Do this:
Report every line in the records below that contains the word "shoe", copying each such line in full. Case counts, so match upper and lower case letters.

Provided information:
►

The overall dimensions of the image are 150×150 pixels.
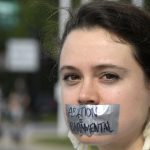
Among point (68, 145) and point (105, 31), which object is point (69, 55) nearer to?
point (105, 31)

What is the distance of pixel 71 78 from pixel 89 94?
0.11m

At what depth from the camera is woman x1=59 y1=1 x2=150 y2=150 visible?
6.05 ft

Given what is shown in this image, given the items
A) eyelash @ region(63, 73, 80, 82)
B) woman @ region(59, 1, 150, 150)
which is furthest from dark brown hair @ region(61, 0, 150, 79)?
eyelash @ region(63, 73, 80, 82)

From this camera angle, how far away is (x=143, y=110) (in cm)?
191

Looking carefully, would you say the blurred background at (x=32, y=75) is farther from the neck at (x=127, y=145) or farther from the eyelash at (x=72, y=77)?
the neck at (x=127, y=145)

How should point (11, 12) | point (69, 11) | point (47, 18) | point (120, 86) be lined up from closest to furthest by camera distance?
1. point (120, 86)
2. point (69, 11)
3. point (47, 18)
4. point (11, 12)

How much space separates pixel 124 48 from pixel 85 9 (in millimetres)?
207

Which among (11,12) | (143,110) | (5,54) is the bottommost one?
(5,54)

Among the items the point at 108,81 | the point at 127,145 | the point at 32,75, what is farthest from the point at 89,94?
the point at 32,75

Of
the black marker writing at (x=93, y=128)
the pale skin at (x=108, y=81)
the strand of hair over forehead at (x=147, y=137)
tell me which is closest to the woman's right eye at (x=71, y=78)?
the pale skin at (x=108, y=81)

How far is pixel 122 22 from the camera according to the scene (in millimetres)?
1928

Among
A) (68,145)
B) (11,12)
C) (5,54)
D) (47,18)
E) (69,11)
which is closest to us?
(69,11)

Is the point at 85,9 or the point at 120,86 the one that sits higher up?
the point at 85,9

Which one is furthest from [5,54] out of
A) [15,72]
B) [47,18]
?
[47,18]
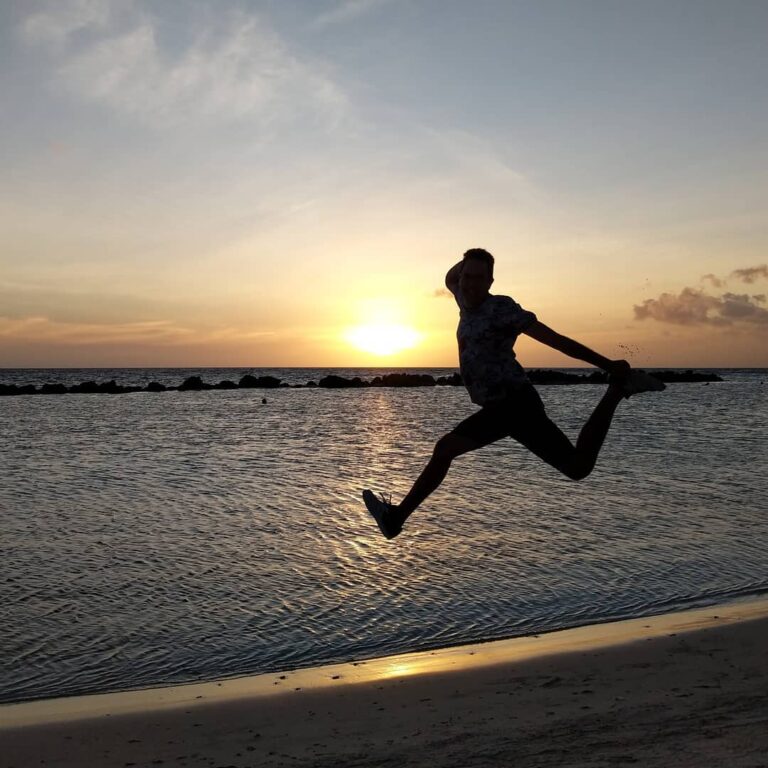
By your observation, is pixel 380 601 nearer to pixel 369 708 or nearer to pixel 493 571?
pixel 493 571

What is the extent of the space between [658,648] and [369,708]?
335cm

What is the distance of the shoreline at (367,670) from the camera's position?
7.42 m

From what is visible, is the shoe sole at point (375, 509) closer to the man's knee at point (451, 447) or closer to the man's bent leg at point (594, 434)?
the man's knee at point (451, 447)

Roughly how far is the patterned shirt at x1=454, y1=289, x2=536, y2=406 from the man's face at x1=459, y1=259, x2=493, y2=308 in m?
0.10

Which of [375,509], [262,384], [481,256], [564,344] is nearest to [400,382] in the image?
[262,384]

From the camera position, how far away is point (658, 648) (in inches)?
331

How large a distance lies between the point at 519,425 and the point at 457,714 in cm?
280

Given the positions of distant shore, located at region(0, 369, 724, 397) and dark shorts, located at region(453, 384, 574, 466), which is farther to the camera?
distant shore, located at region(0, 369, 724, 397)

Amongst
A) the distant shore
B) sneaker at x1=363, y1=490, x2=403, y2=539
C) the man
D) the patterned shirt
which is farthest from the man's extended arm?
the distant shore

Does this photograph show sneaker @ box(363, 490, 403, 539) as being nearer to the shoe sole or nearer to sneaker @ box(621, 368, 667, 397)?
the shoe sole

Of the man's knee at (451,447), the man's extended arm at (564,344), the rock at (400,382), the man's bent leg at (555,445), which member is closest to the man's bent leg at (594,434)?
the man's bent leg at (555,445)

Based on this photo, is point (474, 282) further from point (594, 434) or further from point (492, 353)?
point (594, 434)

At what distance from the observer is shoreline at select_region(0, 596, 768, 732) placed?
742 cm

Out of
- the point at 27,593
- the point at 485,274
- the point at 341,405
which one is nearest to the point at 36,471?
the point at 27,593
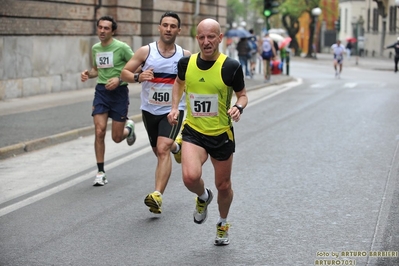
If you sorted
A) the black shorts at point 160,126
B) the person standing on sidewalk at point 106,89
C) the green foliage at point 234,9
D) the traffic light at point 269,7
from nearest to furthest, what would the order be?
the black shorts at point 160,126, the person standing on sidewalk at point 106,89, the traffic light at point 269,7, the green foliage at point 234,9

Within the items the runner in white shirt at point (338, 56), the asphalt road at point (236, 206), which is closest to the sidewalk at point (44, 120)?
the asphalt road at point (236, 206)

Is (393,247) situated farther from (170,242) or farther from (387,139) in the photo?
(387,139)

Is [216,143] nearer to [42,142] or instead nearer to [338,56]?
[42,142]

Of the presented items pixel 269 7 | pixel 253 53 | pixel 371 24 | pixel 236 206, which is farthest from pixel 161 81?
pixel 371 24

◄
►

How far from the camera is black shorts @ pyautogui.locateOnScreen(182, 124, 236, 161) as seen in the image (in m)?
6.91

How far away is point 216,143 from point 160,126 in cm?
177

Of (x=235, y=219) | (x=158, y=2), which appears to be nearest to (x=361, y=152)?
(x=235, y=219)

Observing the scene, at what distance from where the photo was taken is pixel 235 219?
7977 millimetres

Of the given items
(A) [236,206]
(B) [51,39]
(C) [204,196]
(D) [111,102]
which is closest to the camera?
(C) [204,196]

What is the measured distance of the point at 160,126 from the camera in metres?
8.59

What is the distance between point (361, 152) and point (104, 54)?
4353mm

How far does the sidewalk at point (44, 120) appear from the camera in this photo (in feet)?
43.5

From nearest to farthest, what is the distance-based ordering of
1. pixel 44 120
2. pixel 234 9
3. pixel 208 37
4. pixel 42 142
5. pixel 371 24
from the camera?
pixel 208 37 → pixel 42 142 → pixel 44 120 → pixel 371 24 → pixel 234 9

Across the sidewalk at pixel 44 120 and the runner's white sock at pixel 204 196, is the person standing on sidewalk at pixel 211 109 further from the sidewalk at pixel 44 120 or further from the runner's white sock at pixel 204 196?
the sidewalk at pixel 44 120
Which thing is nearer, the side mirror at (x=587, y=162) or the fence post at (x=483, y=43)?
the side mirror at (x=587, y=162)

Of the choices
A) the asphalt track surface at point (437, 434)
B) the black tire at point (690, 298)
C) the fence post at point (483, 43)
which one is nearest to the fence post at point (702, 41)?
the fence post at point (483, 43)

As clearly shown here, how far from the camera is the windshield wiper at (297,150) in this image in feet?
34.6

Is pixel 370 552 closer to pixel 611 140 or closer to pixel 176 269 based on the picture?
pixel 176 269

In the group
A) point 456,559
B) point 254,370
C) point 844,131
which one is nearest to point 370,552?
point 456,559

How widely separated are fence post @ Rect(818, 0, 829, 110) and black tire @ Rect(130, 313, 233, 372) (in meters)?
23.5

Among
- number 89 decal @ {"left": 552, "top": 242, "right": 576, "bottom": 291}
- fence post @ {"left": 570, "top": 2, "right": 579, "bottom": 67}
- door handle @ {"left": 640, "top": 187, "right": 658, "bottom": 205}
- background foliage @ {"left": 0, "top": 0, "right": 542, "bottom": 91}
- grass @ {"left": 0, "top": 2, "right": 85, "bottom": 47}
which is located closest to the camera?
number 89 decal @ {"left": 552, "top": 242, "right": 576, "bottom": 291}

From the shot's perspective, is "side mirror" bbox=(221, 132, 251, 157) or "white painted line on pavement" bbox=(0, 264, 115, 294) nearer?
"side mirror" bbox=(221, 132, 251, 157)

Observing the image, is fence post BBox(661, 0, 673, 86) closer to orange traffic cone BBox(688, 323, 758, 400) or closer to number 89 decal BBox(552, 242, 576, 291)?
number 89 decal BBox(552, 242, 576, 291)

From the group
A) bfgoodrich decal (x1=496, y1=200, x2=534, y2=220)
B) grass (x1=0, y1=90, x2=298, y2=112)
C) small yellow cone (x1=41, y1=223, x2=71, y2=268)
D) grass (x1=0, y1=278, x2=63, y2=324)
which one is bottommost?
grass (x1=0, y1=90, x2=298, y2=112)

◄
►

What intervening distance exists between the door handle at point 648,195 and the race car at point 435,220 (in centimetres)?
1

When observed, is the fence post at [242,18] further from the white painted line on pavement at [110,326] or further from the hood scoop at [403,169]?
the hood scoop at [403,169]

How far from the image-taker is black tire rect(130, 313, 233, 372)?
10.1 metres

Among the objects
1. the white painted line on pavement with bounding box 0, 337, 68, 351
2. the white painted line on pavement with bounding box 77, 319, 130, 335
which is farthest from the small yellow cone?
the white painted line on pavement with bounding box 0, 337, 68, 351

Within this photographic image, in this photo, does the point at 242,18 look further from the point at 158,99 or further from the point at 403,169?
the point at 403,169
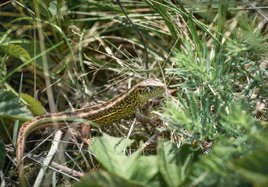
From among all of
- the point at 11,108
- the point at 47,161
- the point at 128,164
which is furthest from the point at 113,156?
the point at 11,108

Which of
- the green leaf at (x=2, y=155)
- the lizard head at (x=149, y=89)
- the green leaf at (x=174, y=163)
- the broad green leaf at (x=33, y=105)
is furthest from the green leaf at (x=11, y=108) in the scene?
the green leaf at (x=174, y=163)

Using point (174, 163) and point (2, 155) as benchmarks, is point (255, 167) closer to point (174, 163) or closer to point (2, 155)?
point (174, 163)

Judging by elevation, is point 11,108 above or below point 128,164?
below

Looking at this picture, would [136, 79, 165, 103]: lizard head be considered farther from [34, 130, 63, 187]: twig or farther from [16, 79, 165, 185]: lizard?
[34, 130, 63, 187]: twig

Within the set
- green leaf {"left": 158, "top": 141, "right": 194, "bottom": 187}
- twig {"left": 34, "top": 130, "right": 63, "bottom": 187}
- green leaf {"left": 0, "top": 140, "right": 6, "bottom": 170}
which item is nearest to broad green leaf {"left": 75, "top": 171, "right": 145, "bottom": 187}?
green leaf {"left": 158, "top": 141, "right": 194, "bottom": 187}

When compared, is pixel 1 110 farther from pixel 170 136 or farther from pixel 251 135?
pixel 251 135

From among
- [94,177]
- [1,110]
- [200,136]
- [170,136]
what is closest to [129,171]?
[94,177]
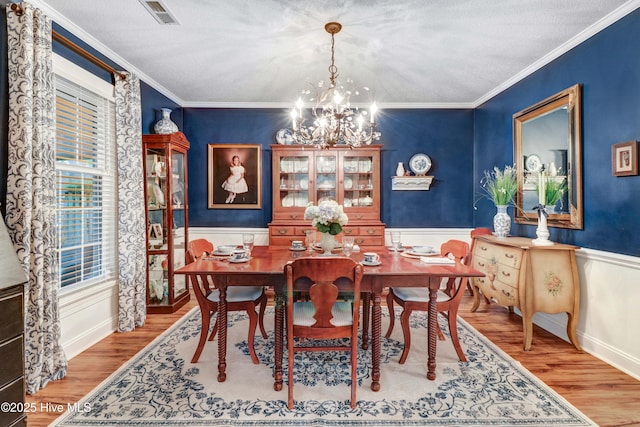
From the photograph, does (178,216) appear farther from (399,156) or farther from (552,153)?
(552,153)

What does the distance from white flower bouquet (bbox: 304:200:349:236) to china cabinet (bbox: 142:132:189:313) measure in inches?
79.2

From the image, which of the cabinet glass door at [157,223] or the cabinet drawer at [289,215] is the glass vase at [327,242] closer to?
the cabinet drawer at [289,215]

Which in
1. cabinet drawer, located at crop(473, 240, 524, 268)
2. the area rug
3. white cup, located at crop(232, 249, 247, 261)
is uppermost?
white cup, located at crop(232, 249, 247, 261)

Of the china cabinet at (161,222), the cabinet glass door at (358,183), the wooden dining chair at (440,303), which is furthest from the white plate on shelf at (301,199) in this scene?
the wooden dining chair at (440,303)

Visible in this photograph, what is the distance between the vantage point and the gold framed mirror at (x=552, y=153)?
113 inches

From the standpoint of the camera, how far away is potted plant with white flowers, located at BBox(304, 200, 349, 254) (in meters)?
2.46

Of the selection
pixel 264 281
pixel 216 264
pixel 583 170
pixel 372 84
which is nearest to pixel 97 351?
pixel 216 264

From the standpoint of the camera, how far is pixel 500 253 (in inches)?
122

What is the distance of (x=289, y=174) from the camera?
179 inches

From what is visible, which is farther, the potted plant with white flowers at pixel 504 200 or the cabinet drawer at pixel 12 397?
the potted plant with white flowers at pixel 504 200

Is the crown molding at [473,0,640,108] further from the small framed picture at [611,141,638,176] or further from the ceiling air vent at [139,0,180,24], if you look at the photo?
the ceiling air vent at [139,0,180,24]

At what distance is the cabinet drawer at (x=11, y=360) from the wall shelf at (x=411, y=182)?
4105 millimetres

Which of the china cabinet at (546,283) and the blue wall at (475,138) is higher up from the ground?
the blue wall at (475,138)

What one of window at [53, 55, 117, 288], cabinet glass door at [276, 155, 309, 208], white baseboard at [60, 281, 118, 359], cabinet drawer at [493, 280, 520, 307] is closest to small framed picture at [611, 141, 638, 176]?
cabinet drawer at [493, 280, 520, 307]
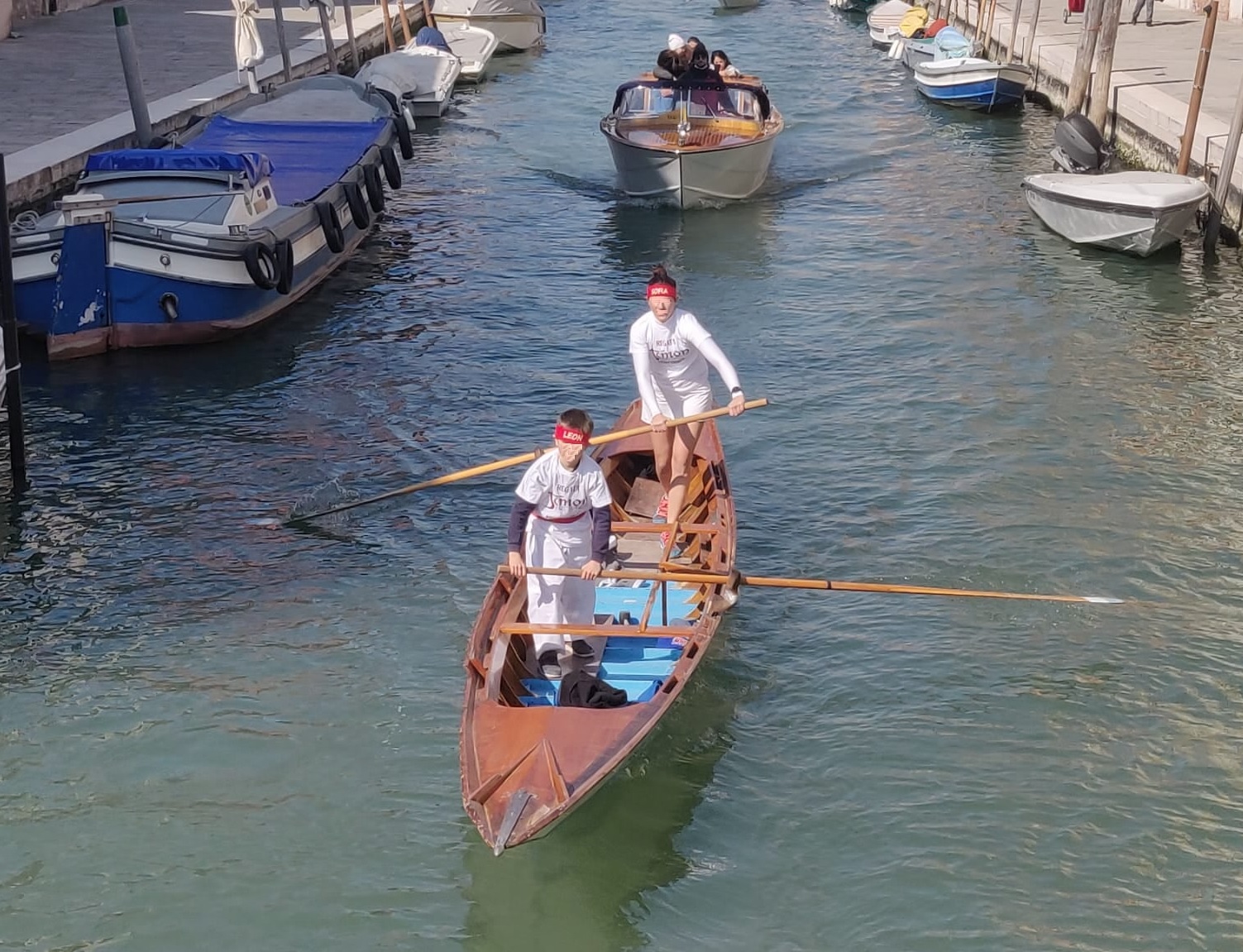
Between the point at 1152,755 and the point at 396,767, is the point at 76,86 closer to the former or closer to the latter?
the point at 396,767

◄

Completed exercise:
From what is visible, is the shoe sole at point (375, 509) closer to the man's knee at point (451, 447) or closer to the man's bent leg at point (594, 434)?
Does this photograph show sneaker @ box(363, 490, 403, 539) as being nearer to the shoe sole or nearer to sneaker @ box(621, 368, 667, 397)?
the shoe sole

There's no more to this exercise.